> TO BE DONE
All entries should be output exactly as they stand.

>>>>

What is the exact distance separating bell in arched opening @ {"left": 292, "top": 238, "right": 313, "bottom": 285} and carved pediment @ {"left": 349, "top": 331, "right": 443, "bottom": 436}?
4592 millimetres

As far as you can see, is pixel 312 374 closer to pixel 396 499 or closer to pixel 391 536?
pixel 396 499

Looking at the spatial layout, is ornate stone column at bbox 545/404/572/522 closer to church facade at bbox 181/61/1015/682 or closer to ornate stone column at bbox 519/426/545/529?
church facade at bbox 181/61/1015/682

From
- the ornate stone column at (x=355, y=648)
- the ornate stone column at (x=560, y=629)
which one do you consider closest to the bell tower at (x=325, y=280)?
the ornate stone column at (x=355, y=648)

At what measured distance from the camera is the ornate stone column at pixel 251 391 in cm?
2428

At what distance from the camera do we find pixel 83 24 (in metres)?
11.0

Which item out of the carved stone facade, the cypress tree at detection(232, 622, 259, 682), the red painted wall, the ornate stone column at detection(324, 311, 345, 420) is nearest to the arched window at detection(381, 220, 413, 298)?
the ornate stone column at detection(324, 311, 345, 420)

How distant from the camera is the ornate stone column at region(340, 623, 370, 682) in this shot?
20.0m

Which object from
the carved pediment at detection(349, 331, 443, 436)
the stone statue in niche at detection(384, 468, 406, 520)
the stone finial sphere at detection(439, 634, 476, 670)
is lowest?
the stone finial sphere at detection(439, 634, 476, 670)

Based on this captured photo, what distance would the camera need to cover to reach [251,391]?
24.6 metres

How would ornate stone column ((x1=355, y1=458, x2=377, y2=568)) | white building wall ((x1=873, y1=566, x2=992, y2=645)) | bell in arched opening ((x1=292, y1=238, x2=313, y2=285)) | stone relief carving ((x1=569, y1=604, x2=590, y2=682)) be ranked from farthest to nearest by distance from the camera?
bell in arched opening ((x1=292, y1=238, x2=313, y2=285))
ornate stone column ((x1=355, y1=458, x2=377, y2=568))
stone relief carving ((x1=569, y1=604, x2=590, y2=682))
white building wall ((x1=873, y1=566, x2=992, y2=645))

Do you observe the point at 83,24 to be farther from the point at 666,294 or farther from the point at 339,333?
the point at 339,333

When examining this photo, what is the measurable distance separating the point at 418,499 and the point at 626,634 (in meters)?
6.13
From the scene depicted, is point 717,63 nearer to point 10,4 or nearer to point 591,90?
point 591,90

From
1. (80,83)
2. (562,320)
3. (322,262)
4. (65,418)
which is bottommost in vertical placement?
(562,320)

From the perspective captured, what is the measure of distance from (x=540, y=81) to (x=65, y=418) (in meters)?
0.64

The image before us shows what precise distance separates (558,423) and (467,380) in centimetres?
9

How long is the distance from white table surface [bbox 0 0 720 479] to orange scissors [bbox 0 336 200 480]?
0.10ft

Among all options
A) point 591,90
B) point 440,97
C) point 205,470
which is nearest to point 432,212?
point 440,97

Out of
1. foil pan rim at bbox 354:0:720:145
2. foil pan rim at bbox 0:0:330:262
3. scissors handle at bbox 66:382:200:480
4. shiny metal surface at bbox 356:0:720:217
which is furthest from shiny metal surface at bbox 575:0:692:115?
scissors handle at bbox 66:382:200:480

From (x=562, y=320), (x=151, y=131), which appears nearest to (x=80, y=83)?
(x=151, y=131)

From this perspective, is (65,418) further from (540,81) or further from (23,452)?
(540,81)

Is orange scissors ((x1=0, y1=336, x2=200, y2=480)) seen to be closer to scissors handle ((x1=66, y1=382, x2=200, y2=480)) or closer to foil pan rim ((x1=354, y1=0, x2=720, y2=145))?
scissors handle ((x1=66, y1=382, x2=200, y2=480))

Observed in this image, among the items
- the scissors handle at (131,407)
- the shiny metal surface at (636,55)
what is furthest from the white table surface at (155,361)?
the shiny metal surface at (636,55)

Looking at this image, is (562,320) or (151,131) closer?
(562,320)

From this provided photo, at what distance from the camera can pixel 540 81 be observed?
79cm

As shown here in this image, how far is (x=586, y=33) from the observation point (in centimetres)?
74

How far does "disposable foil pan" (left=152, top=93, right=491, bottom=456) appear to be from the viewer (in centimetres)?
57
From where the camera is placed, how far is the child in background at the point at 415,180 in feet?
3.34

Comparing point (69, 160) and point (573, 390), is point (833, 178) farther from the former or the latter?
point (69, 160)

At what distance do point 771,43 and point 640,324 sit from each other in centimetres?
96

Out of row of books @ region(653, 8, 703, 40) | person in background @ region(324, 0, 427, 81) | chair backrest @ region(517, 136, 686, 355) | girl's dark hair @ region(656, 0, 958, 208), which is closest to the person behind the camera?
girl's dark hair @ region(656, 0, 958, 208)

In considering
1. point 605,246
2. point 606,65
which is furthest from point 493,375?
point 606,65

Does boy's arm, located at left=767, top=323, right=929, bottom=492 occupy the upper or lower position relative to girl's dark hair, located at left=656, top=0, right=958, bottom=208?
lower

<<<<

> ANSWER TO THE PROBLEM
What is the exact distance separating bell in arched opening @ {"left": 292, "top": 238, "right": 313, "bottom": 285} and carved pediment @ {"left": 349, "top": 331, "right": 443, "bottom": 436}?
4592 millimetres

As far as you can see, is pixel 312 374 closer to pixel 396 499 or closer to pixel 391 536?
pixel 396 499

Looking at the spatial layout, is ornate stone column at bbox 545/404/572/522 closer to church facade at bbox 181/61/1015/682 or closer to ornate stone column at bbox 519/426/545/529?
church facade at bbox 181/61/1015/682

From
- the ornate stone column at (x=355, y=648)
- the ornate stone column at (x=560, y=629)
which one do you consider closest to the bell tower at (x=325, y=280)?
the ornate stone column at (x=355, y=648)

At what measured distance from the camera is the ornate stone column at pixel 251 391 in cm?
2428

At what distance from the camera do we find pixel 83 24 (in metres)?
11.0

Which item out of the carved stone facade, the cypress tree at detection(232, 622, 259, 682), the red painted wall, the ornate stone column at detection(324, 311, 345, 420) is nearest to the arched window at detection(381, 220, 413, 298)?
the ornate stone column at detection(324, 311, 345, 420)

How distant from the camera is the ornate stone column at region(340, 623, 370, 682) in this shot?
20.0m

Which object from
the carved pediment at detection(349, 331, 443, 436)
the stone statue in niche at detection(384, 468, 406, 520)
the stone finial sphere at detection(439, 634, 476, 670)
is lowest?
the stone finial sphere at detection(439, 634, 476, 670)

Based on this captured photo, what distance would the camera need to cover to reach [251,391]?
24.6 metres

How would ornate stone column ((x1=355, y1=458, x2=377, y2=568)) | white building wall ((x1=873, y1=566, x2=992, y2=645)) | bell in arched opening ((x1=292, y1=238, x2=313, y2=285)) | stone relief carving ((x1=569, y1=604, x2=590, y2=682)) be ranked from farthest to nearest by distance from the camera?
bell in arched opening ((x1=292, y1=238, x2=313, y2=285))
ornate stone column ((x1=355, y1=458, x2=377, y2=568))
stone relief carving ((x1=569, y1=604, x2=590, y2=682))
white building wall ((x1=873, y1=566, x2=992, y2=645))

Do you observe the point at 83,24 to be farther from the point at 666,294 or farther from the point at 339,333?
the point at 339,333

When examining this photo, what is the measurable distance separating the point at 418,499 and the point at 626,634 (in meters)?
6.13
From the scene depicted, is point 717,63 nearer to point 10,4 or nearer to point 591,90?
point 591,90

From
1. (80,83)
2. (562,320)
3. (322,262)
4. (65,418)
which is bottommost in vertical placement?
(562,320)

From the perspective captured, what is the measure of distance from (x=540, y=81) to (x=65, y=418) (in meters)?
0.64

The image before us shows what precise distance separates (558,423) and (467,380) in centimetres?
9

How long is the distance from white table surface [bbox 0 0 720 479] to orange scissors [bbox 0 336 200 480]?
0.10ft

Among all options
A) point 591,90
B) point 440,97
C) point 205,470
which is nearest to point 432,212?
point 440,97

Out of
1. foil pan rim at bbox 354:0:720:145
2. foil pan rim at bbox 0:0:330:262
3. scissors handle at bbox 66:382:200:480
4. shiny metal surface at bbox 356:0:720:217
which is furthest from shiny metal surface at bbox 575:0:692:115?
scissors handle at bbox 66:382:200:480

From (x=562, y=320), (x=151, y=131), which appears nearest to (x=80, y=83)?
(x=151, y=131)

From this perspective, is (65,418) further from (540,81) or further from (23,452)?
(540,81)

Is orange scissors ((x1=0, y1=336, x2=200, y2=480)) seen to be closer to scissors handle ((x1=66, y1=382, x2=200, y2=480)) or closer to foil pan rim ((x1=354, y1=0, x2=720, y2=145))?
scissors handle ((x1=66, y1=382, x2=200, y2=480))

Observed in this image, among the items
- the scissors handle at (131,407)
- the shiny metal surface at (636,55)
what is furthest from the white table surface at (155,361)?
the shiny metal surface at (636,55)

Looking at this image, is (562,320) or (151,131) closer?
(562,320)

From this provided photo, at what distance from the camera can pixel 540 81 be observed?
79cm

As shown here in this image, how far is (x=586, y=33) from the observation point (in centimetres)?
74

How far does "disposable foil pan" (left=152, top=93, right=491, bottom=456) appear to be from the viewer (in centimetres)?
57
From where the camera is placed, how far is the child in background at the point at 415,180 in feet?
3.34

Comparing point (69, 160) and point (573, 390), is point (833, 178) farther from the former or the latter?
point (69, 160)

At what distance do point 771,43 and point 640,324 sit from each other in centimetres?
96

Out of row of books @ region(653, 8, 703, 40) | person in background @ region(324, 0, 427, 81) | chair backrest @ region(517, 136, 686, 355) | girl's dark hair @ region(656, 0, 958, 208), which is closest to the person behind the camera?
girl's dark hair @ region(656, 0, 958, 208)

In considering
1. point 605,246
2. point 606,65
which is furthest from point 493,375?
point 606,65

Does boy's arm, located at left=767, top=323, right=929, bottom=492 occupy the upper or lower position relative to girl's dark hair, located at left=656, top=0, right=958, bottom=208?
lower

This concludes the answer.